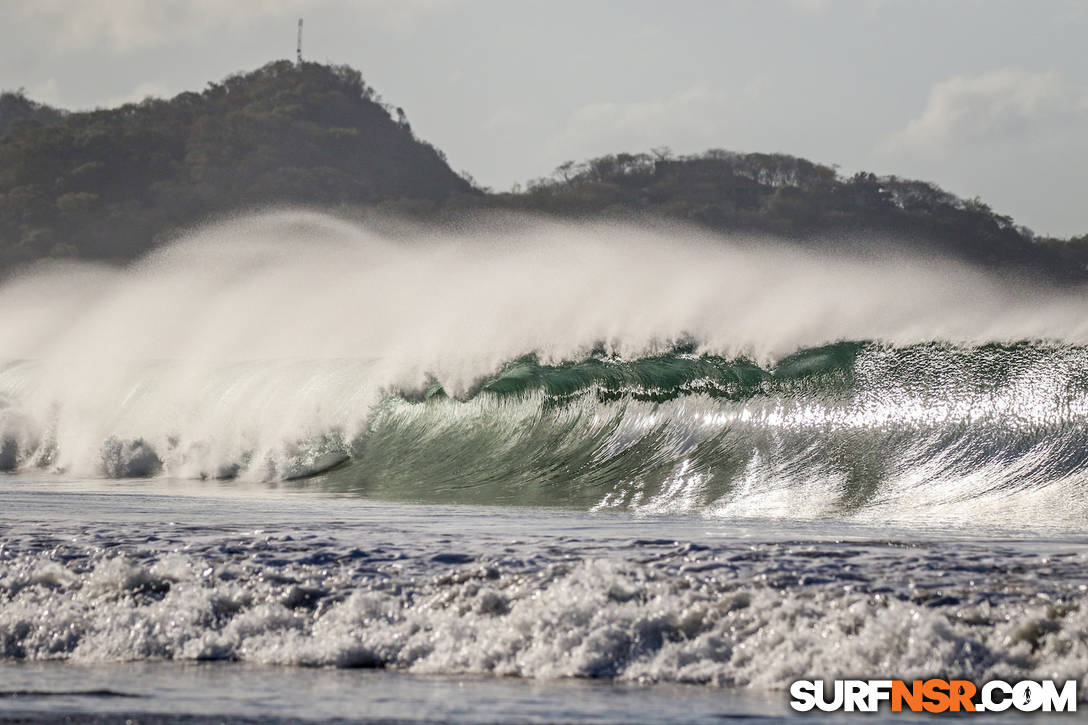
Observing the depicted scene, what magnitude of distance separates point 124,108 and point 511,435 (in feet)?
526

* * *

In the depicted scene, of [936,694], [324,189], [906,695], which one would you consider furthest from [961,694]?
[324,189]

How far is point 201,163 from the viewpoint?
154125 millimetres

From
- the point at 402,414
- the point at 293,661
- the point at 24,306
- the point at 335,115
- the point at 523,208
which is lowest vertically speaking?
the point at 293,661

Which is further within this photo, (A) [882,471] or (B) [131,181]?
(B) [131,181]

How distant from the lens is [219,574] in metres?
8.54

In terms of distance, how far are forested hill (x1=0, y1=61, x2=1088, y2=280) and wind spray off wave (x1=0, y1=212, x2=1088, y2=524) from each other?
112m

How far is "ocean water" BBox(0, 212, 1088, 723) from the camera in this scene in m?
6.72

# Set exercise
Which lines in the material above contain the string "scene"? Return each of them in full.

# Exercise output
Observing the depicted scene, what magnitude of distance separates point 124,108 and point 511,435 (in feet)?
In the depicted scene, of [936,694], [324,189], [906,695], which one would you consider furthest from [961,694]?
How far is "ocean water" BBox(0, 212, 1088, 723) from the camera in this scene in m?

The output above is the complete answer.